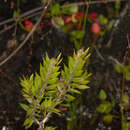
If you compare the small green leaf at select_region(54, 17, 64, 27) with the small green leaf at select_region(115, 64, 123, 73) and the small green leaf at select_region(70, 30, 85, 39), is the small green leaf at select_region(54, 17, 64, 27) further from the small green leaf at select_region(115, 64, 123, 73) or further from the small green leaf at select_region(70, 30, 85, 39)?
the small green leaf at select_region(115, 64, 123, 73)

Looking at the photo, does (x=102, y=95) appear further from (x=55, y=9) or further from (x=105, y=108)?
(x=55, y=9)

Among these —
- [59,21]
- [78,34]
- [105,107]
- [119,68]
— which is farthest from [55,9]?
= = =
## Given problem:
Pick out each line of the records that contains the word "further", and copy those lines.

## Answer:
If you compare the small green leaf at select_region(54, 17, 64, 27) with the small green leaf at select_region(115, 64, 123, 73) and the small green leaf at select_region(70, 30, 85, 39), is the small green leaf at select_region(54, 17, 64, 27) further from the small green leaf at select_region(115, 64, 123, 73) or further from the small green leaf at select_region(70, 30, 85, 39)?
Looking at the photo, does (x=102, y=95) appear further from (x=55, y=9) or further from (x=105, y=108)?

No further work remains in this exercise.